The notations \(x_i\) and x.i both mean the bit with index \(i\) in the word \(x\), for \(0 \leq i \leq 15\). For example, \(x_0\) is the rightmost bit and \(x_{15}\) is the leftmost bit. When used in an instruction, a bit index is specified as a 4-bit binary number \(i\) such that \(0 \leq i \leq 15\).

The following table shows the indices of all the bits in a word. The vertical bars break the word into groups of 4 bits. This grouping corresponds to the representation of the word in hex notation.

\[\fbox{$\ x_{15}\> x_{14}\> x_{13}\> x_{12} \ \vert\ x_{11}\> x_{10}\> x_{9}\> x_{8}$}\]

\[\fbox{$ \ \vert\ x_{7}\> x_{6}\> x_{5}\> x_{4} \ \vert\ x_{3}\> x_{2}\> x_{1}\> x_{0} \ $}\]

A bit field is a contiguous sequence of bits in a word. It is specified by two numbers: the indices of the rightmost and leftmost bits in the field.

The natural numbers are \(0, 1, 2, \ldots\), so all natural numbers are nonnegative. Sigma16 represents natural numbers as binary, and uses them to represent memory addresses. The binary value of an \(n\) bit generic word \(x\) is

\[binval (x) = \sum_{0 \leq i < n} x_i * 2^i\]

For a word of 16 bits, natural numbers are restricted to the range from 0 through \(2^{16}-1\); that is, from 0 through 65,535. For a double word (32 bits), natural numbers are restricted to the range from 0 through \(2^{32}-1\); that is, from 0 through 4,294,967,295.

A natural number (and hence a binary number) cannot be negative. If you need numbers that can be negative or positive, you must use an integer. The arithmetic instructions in Sigma16 operate on integers, but address arithmetic is performed in binary.

Integers are represented using two's complement notation. If the leftmost (most significant) bit of a word is 0, its two's complement value is the same as its binary value. If the leftmost bit is 1, the two's complement value is negative.

Any two's complement number (with one exception) can be negated by inverting all the bits (replace 0 by 1 and vice versa) and then adding 1, discarding any overflow. The sole exception is that if the smallest negative number (\(-2^{15}\)) is negated, the result is overflow because the largest positive integer representable in 16 bit two's complement is \(2^{15}-1\).

For example, consider \(x\) = 1111 1010. Since the leftmost bit is 1, we know that \(x < 0\). We can negate \(x\) by inverting the bits, obtaining 0000 0101. Adding 1 gives 0000 0110 which is 6. Since \(-x = 6\), we conclude that \(x = -6\).

Assembly language provides several notations for expressing the value of a word.

• A natural number between 0 and 65,535 (2¹⁶ - 1)
• An integer between -32,768 and 32,767 (-2¹⁵ and 2¹⁵ - 1)
• A 4-digit hexadecimal constant, where the digits are 0-9 a-f. The constant is preceded by $, for example $3e8c.

In assembly language programs, hexadecimal constants are written with a preceding $ sign (e.g. $3b2f). This is necessary to avoid ambiguity: 1234 is a decimal number and $1234 is a hexadecimal number, and they denote different words.

Assembly language always requires a $ before a hexadecimal constant. For displays of the machine state, in contexts where there is no ambiguity, the $ may be omitted. For example, the user interface displays register and memory contents as hexadecimal without the leading $. However, the $ is always required for hex constants in assembly language programs.

---

JOB 1: List the notations that, according to the Sigma16 text, assembly language provides for expressing the value of a word.
JOB 2: In the Sigma16 text, what range are natural numbers restricted to for a double word of 32 bits?
JOB 3: Shorten the paragraph of the Sigma16 text that begins "Any two's complement number (with one exception)" into a brief list of its main facts.

DATA:
---

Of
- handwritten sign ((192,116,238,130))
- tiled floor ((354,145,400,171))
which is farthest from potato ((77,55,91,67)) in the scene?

---

EXERCISE ANSWER 1:
- A natural number between 0 and 65,535 (2¹⁶ - 1)
- An integer between -32,768 and 32,767 (-2¹⁵ and 2¹⁵ - 1)
- A 4-digit hexadecimal constant using the digits 0-9 and a-f, preceded by $ (for example, $3e8c)

EXERCISE ANSWER 2: They are restricted to 0 through 4,294,967,295 (2³² - 1).

EXERCISE ANSWER 3:
- A two's complement number is negated by inverting all its bits and then adding 1, discarding any overflow.
- The one exception is the smallest negative number, -2¹⁵, whose negation causes overflow.
- This is because the largest positive integer in 16-bit two's complement is 2¹⁵ - 1.